Author(s): Justin M. Holub | Kathy O'Toole-Colin | Adam Getzel | Anthony Argenti | Michael A. Evans | Daniel C. Smith | Gerard A. Dalglish | Shahzad Rifat | Donna L. Wilson | Brett M. Taylor | Ulander Miott | Josephine Glersaye | Kam Suet Lam | Bryan J. McCranor | Joshua D. Berkowitz | Robert B. Miller | John R. Lukens | Keith Krumpe | John T. Gupton | Bruce S. Burnham

Journal: Molecules ISSN 1420-3049
Volume: 9; Issue: 3; Start page: 134; Date: 2004;
Original page

Keywords: Pyrrole | hypolipidemia | cholesterol | triglyceride

ABSTRACT
A series of substituted 2-phenacyl-3-phenyl-1H-pyrrole-4-carboxylates were prepared from substituted acetophenones in 6 steps. The final condensations between a chloroenal and an aminoketone were carried out under neutral conditions in parallel to yield the series listed below. Selected pyrrole derivatives proved to be potent hypolipidemic agents lowering serum triglyceride concentrations in CF-1 male mice after 14 days of I.P. administration.
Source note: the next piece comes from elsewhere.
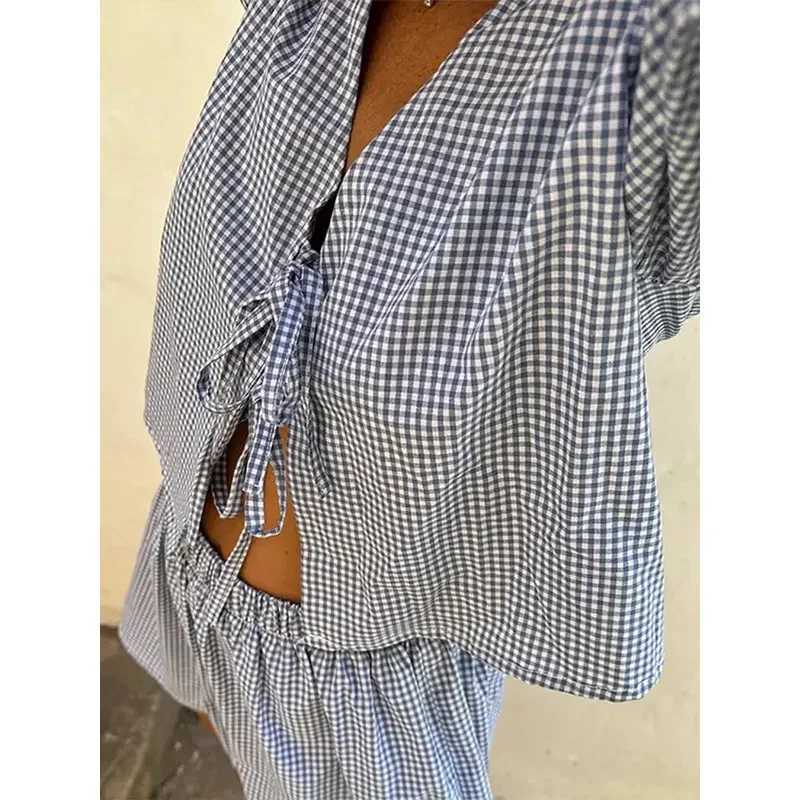 Women's Two Piece Pants Jinias summer trendy plaid lace up Shorts 2 piece set women 2024 fashion loose cropped tops short pants ladies short suit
One agent orally lowered serum cholesterol in Sprague-Dawley male rats at 2mg/kg/day after 14 days. The agents demonstrated a lowering of mouse serum LDL- cholesterol levels and selected compounds showed an elevation of serum HDL-cholesterol levels. The cholesterol concentrations in the liver were raised while the cholesterol and triglyceride contents of the aorta were significantly lowered by the selected trisubstituted pyrrole.